Hey @notbad,really good implementation ..but one bug if a no. is repeated again like
123,132,213,231,312,321,321
It should give 15 but its giving 21,dat means its treating last 321 as a separate number. Provide corrected code asap .
@bond I'm not quite sure how to process duplicate numbers.If the duplicate numbers can only be counted once,we should sort the numbers first and uniq them. If we should count every number no matter whether they are the same or not, the code above is Okay.Off course, promising no duplicate numbers will be appreciated.
Represent each digit of a number with a bit.
Compare bit-representation of each number with the bit-representation every other number
struct bit
{
unsigned int num:10;
};
void find(int* a,int size)
{
struct bit b[size];
int i,num,j,count=0;
for(i=0;i<size;i++) b[i].num=0;
for(i=0;i<size;i++)
{
num=a[i];
while(num)
{
b[i].num|=1<<(num%10);
num/=10;
}
}
for(i=0;i<size;i++)
{
for(j=i+1;j<size;j++)
{
if(b[i].num&b[j].num)
count++;
}
}
printf("%d ",count);
}
Complete code here: ideone.com/nEeTG
I don't know if this would meet the requirements of this problem or not. An n^2 solution is likely to time out given the constraints. You have, however, really done some good preprocessing to make sure that the n^2 step has a really small constant factor. Maybe this solution would scrape by.
Create an array of size 10 to count the distinct appearance of digits in a given number ... While taking the input number increase the value by 1 in the array for the corresponding digit...
for e.g. if the input number is 9788 increase the count of 7,8,9th position in array by 1.
Final answer 'll be :
count=0;
for(i=0;i<10;i++)
count += arr[i]-1;
Number of comparisons = No of comparisons in insertion sort
while comparing two elements
1. create an array of size 10 and intialize to zero ..

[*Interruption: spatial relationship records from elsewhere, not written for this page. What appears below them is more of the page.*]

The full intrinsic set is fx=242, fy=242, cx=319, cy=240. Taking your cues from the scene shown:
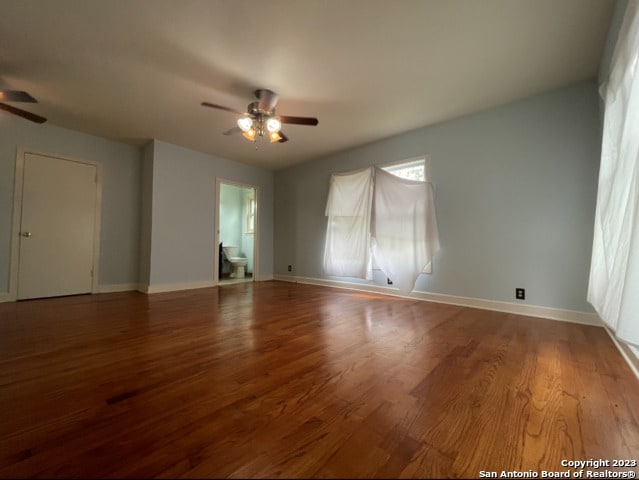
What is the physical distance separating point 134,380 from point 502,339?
254 centimetres

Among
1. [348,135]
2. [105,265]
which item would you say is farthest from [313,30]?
[105,265]

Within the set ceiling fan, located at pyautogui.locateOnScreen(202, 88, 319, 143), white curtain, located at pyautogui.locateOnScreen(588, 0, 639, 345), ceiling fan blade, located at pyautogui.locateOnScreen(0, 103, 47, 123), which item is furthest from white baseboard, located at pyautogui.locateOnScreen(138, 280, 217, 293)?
white curtain, located at pyautogui.locateOnScreen(588, 0, 639, 345)

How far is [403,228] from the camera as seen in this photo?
3432 mm

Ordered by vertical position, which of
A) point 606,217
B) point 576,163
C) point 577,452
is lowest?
point 577,452

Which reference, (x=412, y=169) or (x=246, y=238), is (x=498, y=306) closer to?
(x=412, y=169)

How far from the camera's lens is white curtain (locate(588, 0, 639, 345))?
→ 3.07 feet

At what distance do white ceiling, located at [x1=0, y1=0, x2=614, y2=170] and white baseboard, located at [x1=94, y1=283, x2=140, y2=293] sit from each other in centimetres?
244

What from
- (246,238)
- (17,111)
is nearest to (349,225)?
(246,238)

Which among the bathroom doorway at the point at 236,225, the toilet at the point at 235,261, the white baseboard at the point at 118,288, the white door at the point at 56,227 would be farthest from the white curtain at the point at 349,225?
the white door at the point at 56,227

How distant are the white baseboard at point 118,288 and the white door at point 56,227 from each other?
0.15m

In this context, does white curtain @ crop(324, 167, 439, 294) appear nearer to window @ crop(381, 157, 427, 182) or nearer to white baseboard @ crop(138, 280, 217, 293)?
window @ crop(381, 157, 427, 182)

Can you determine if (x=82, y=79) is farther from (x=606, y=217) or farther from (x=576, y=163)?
(x=576, y=163)

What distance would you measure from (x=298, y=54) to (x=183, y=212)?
10.4 feet

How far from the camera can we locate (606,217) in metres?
1.57
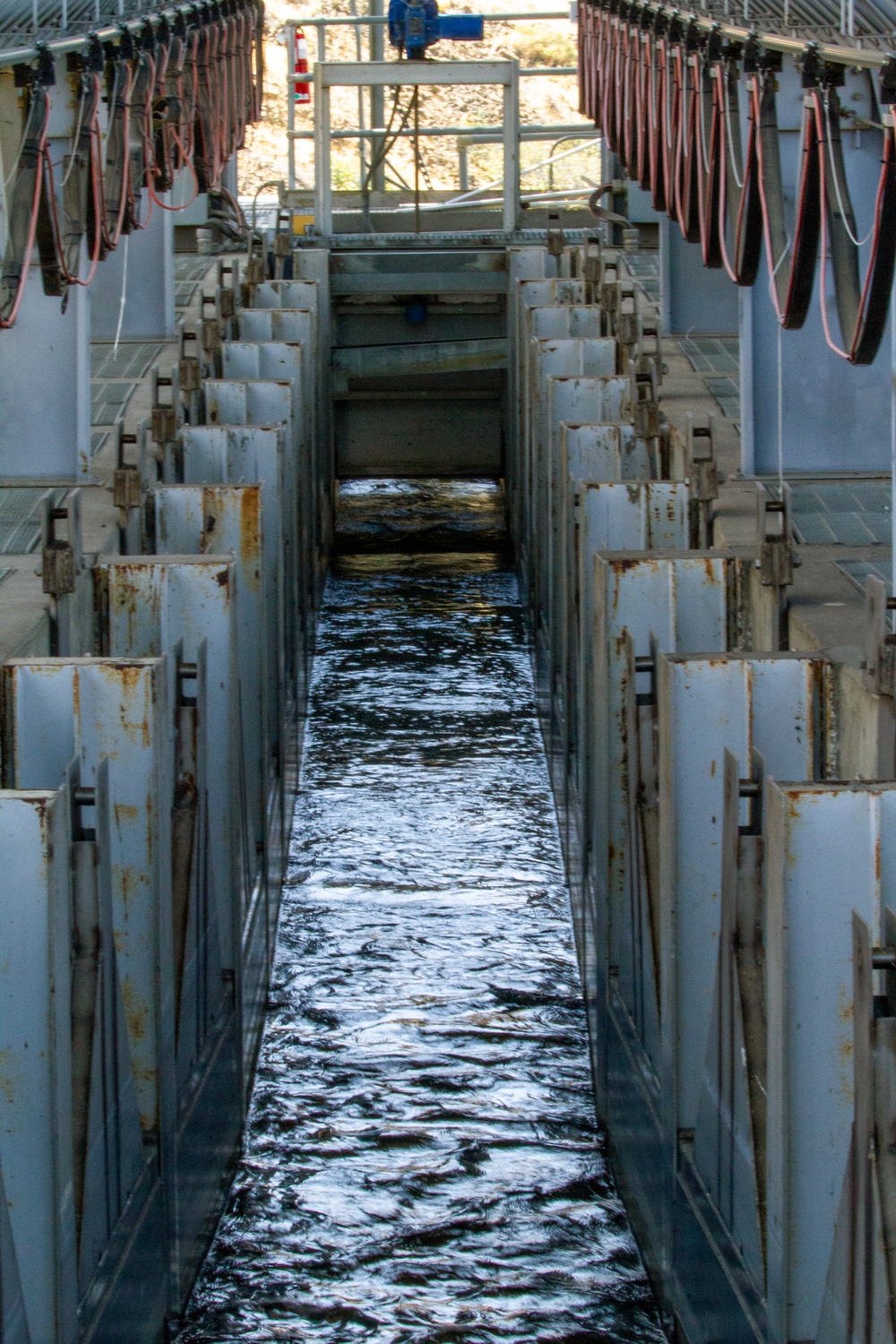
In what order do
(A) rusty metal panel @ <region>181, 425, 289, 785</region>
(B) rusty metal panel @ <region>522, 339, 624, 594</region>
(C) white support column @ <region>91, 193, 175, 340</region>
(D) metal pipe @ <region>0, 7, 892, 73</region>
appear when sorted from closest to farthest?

2. take the first element and traverse its digits (using modulo) and set the array[digit] to 1
3. when you traverse the second element's digits and if you found array[digit] to 1 then these two elements are friends..
is my solution right?
Here's something complicated, but its O(N):
Construct 10 buckets (LinkedLists) where bucket i contains all numbers which contain digit i. This step is Space: O(N), time O(N).
Let us call the answer "count".
Now, for bucket i, i varies from 0 to 9:
Add bucket[i].size()*(bucket[i].size()-1)/2 to count. This is for the number of friendly pairs, which are friendly because they contain digit i. Now we need to remove pairs which have been counted earlier because they were friendly due to some digit j < i.
Create an array C[] of size i where C[j] denotes the count of numbers in this bucket (bucket[i]) whose MINIMUM digit is j.
Subtract C[j]*(C[j]-1)/2 from count, j varies from 0 to i-1.
Return count.
Its O(N) time and space.
Can you please explain this line- "Create an array C[] of size i where C[j] denotes the count of numbers in this bucket (bucket[i]) whose MINIMUM digit is j. "?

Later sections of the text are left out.